An anecdote: my friend Jonathan Coulton was in his mid-30s. He’d been working at a software company since he graduated from college (with a humanities degree), and he was in charge of a team of programmers. It was a great job, and his wife was pregnant with their first child.
That’s the place in your life where you usually put away your dreams, right? Because stability is more important than blah blah blah. But Jonathan did the opposite. He’s the most thoughtful, reasonable man in the world, but when he thought and reasoned, he decided that if he didn’t at least take a genuine swing at being an artist, he’d be a lousy role model to his daughter.
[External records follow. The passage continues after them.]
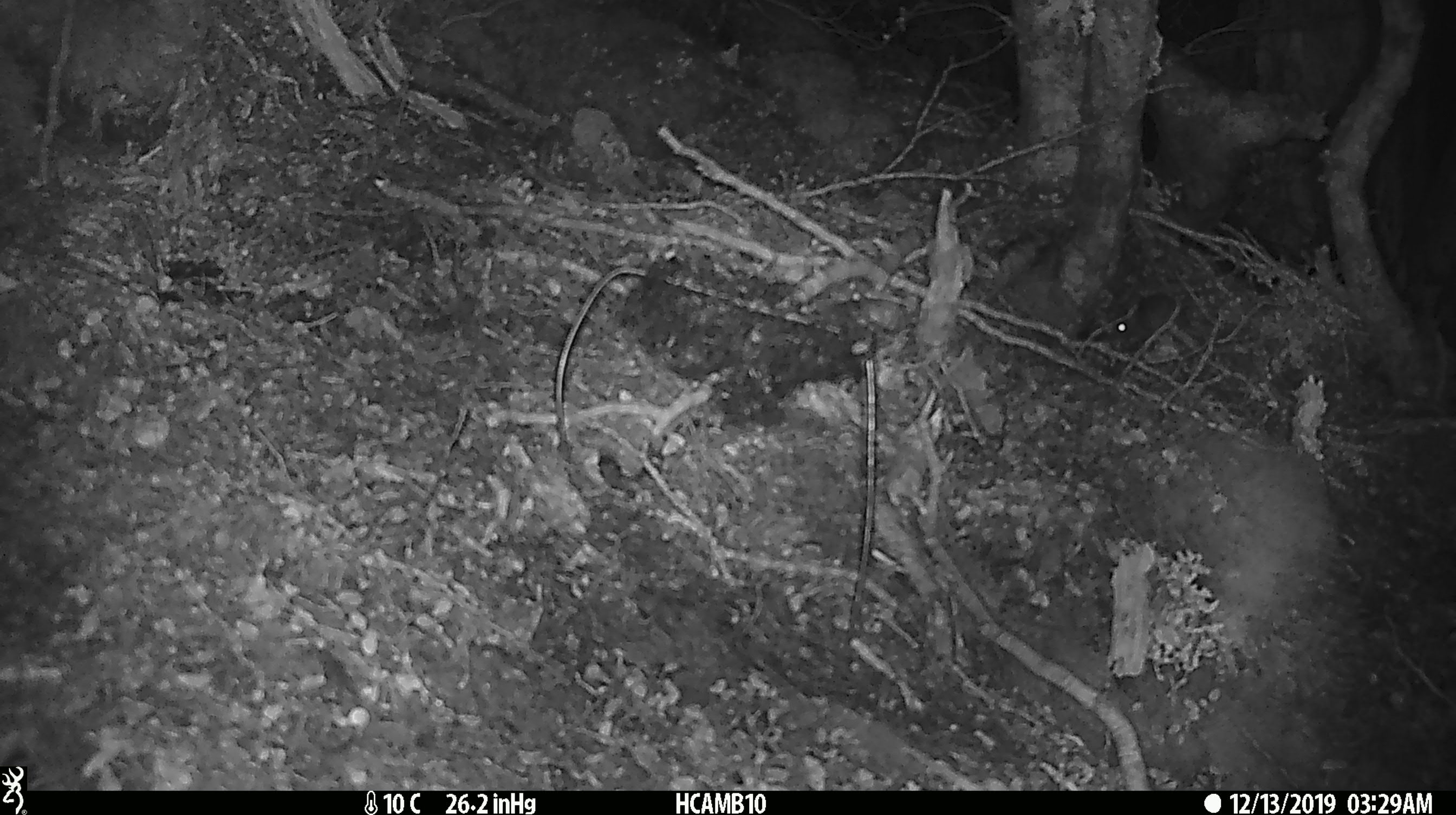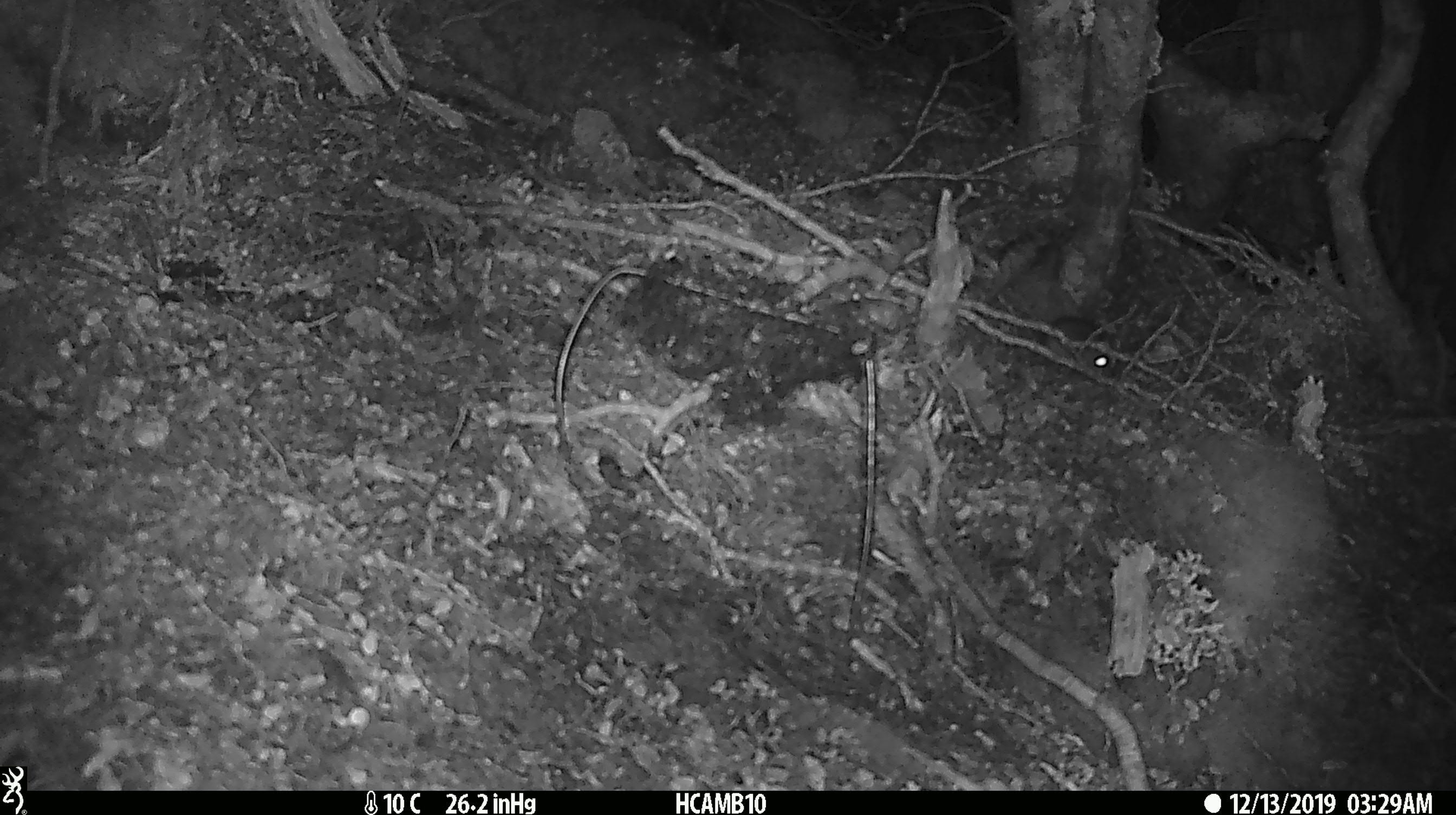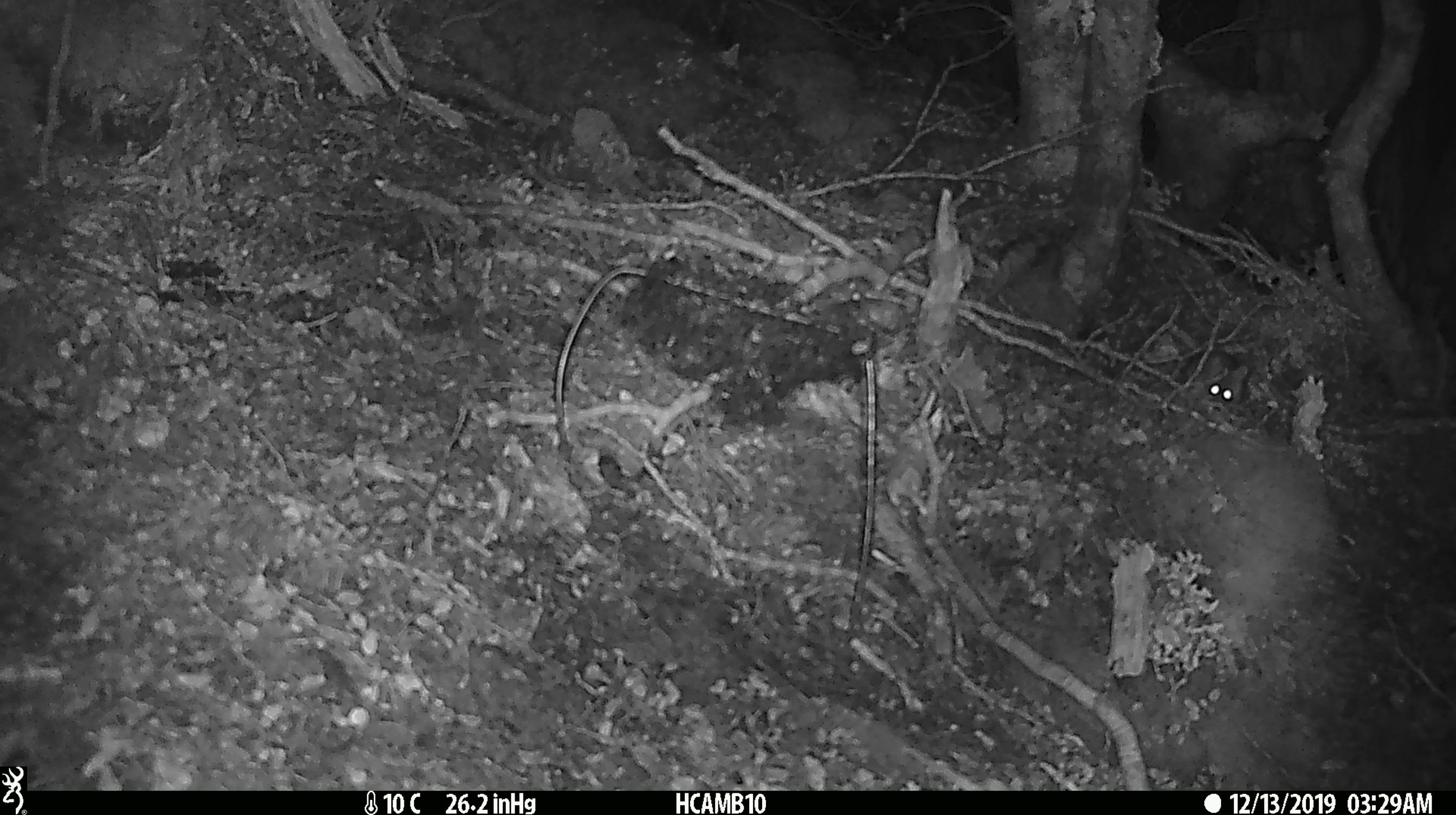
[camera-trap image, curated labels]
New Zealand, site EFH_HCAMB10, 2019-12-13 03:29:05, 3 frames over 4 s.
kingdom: Animalia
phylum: Chordata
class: Mammalia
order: Rodentia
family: Muridae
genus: Mus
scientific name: Mus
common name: mouse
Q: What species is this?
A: Mouse (Mus).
So he quit.
He started a project called Thing A Week. He wrote and recorded a song every week for a year. It was brutally difficult for him. A few times, he recorded dumb covers out of desperation. Jonathan’s a talented guy, none of the songs stunk, but some were slighter than others (one called “Mr. Fancypants” being a prime example of this category). Some, like the beautiful ballad “You Ruined Everything,” about his daughter, are anything but slight.
In the process of putting out this work every week, in a remarkable new way, he found fans. Some of the songs went viral, with the help of fan-made videos. Today, Jonathan earns an income that far outstrips what he earned in his Good Real Job, and despite what some may suggest, it was a brilliant (and in many ways replicable) plan, not a fluke. Jonathan backed himself into a corner, and found that he became a success.